Bangladeshi politician (born 1991)

Atikul Alam Shawon (আতিকুল আলম শাওন; born 1991) is a Bangladeshi independent politician who is an incumbent member of Parliament from the Comilla-7 constituency.

==Early life and education==
Shaon was born in 1991 to a Bengali family of Muslim politicians in Chandina, Comilla District. His father, Khurshid Alam, was a member of the Bangladesh Nationalist Party, serving as chairman of the Chandina Upazila Council and contesting for Comilla-7 during the 2008 Bangladeshi general election. Shaon studied at the Chandina Model Government Primary School.
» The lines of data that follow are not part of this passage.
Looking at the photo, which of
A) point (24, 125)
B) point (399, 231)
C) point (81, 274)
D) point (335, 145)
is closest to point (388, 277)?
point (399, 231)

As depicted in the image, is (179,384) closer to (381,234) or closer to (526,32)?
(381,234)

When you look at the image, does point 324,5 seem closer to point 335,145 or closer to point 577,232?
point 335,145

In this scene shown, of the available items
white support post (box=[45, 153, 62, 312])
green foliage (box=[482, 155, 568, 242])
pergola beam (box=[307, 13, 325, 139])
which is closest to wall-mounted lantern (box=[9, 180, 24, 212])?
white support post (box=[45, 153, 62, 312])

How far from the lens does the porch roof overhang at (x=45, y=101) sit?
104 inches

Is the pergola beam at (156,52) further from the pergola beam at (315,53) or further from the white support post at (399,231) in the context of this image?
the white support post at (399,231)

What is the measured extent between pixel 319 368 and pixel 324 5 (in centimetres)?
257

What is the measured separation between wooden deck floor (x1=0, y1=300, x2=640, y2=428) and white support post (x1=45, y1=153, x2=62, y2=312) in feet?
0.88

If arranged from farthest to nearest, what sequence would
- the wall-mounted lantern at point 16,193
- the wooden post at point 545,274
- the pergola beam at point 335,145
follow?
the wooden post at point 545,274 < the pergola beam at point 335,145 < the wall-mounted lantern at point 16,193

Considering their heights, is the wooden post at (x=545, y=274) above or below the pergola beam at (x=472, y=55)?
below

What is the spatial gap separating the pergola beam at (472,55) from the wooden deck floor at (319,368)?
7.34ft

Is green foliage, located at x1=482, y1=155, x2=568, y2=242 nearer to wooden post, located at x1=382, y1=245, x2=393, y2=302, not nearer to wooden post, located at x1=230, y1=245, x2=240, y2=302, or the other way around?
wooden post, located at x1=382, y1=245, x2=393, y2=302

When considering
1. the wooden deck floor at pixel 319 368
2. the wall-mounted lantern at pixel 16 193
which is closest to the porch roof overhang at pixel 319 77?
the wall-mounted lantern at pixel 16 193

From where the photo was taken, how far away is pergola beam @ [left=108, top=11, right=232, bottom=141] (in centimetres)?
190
He received his Secondary School Certificate from Chandina Government Model Pilot School in 2006 and his Higher Secondary Certificate from the College of Development Alternative in Dhanmandi, Dhaka. Shaon graduated with a Bachelor of Laws from the Bhuiyan Law Academy.

==Career==
Shaon has served as president of the Chandina branch of the Bangladesh Nationalist Party. He has also served as the joint convener of the Party's Comilla District North Branch. He was elected to parliament as an independent candidate for Comilla-7 following the 2026 Bangladeshi general election.